The Federal Energy Regulatory Commission has been steadily moving away from light-handed regulation “to the other end of the spectrum with much heavier regulation. This is reflective of the public distrust of the energy market,” Carl Levander, vice president of NiSource’s Columbia pipelines, told attendees at the LDC Forum last week.

Levander, who directs Columbia’s regulatory and strategic initiatives, said the trend is because of the “tremendous political pressure” on FERC or anyone having to do with the energy industry. There will continue to be a push toward greater transparency in business decision-making and less discretionary areas where business can make its own decisions.

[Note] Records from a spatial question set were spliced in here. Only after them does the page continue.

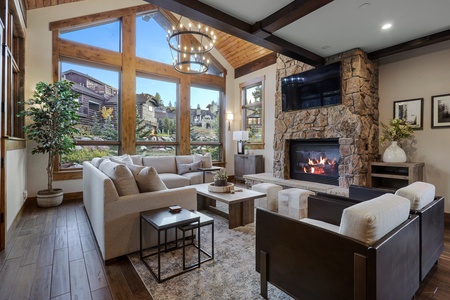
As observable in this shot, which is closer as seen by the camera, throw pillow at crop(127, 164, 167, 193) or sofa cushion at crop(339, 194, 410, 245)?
sofa cushion at crop(339, 194, 410, 245)

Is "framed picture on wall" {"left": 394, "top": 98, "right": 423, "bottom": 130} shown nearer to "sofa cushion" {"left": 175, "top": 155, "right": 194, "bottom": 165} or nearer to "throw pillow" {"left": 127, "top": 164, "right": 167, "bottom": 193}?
"throw pillow" {"left": 127, "top": 164, "right": 167, "bottom": 193}

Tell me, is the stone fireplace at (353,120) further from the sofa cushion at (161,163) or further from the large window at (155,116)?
the large window at (155,116)

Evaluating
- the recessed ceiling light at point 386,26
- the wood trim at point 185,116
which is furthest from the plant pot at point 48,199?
the recessed ceiling light at point 386,26

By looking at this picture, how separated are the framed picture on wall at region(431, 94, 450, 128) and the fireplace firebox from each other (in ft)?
4.72

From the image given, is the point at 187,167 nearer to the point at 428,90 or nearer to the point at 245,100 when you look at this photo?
the point at 245,100

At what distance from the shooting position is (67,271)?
2.08 meters

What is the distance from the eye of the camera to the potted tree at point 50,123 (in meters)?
4.01

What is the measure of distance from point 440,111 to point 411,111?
373 mm

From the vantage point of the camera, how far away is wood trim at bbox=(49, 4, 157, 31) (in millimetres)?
4730

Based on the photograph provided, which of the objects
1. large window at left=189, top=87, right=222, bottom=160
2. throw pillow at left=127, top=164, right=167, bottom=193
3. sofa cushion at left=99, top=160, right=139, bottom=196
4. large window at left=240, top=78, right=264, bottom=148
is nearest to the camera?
sofa cushion at left=99, top=160, right=139, bottom=196

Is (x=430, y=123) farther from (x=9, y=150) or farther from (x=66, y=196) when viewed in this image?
(x=66, y=196)

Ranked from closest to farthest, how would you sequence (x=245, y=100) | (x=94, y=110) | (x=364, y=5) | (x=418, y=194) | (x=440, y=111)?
(x=418, y=194)
(x=364, y=5)
(x=440, y=111)
(x=94, y=110)
(x=245, y=100)

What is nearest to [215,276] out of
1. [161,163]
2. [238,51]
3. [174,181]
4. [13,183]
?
[174,181]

Kevin Madden, executive vice president of AGL Resources and former FERC general counsel, also commented on the government’s focus on monitoring, while ignoring the overall financial health of the industry. “Clearly, there has been no guidance from public policy makers, who are just focusing on policing efforts rather than stabilizing the market, as I think they should have. You should have policing, you should have monitoring to maintain public trust, but you have to, as a regulator, maintain the financial health of the industry.”

Madden pointed to the $170 billion of shareholders’ equity lost by 10 of the largest gas and power companies in the last 28 months. He sees continued market and financial uncertainty looming for the next 12 to 18 months.

He was critical of the Commodity Futures Trading Commission for its broad and extensive investigations. “When are they going to look at stabilizing policies going forward, rather than hindsight of what happened.”

“My fear is that we might return to the 80s and have price re-regulation,” Madden said, advising that prospective price reporting requirements are going in that direction. “Where do they stop? Is there going be cost-based regulation for natural gas? I don’t want to see re-regulation by FERC.” He suggested that the industry move on its own and establish either an SRO or some independent third party to collect prices “and do it quickly” to fend off Commission action.

About 250 attended the three-day LDC Forum in Atlanta last week, sponsored by Interchange Energy.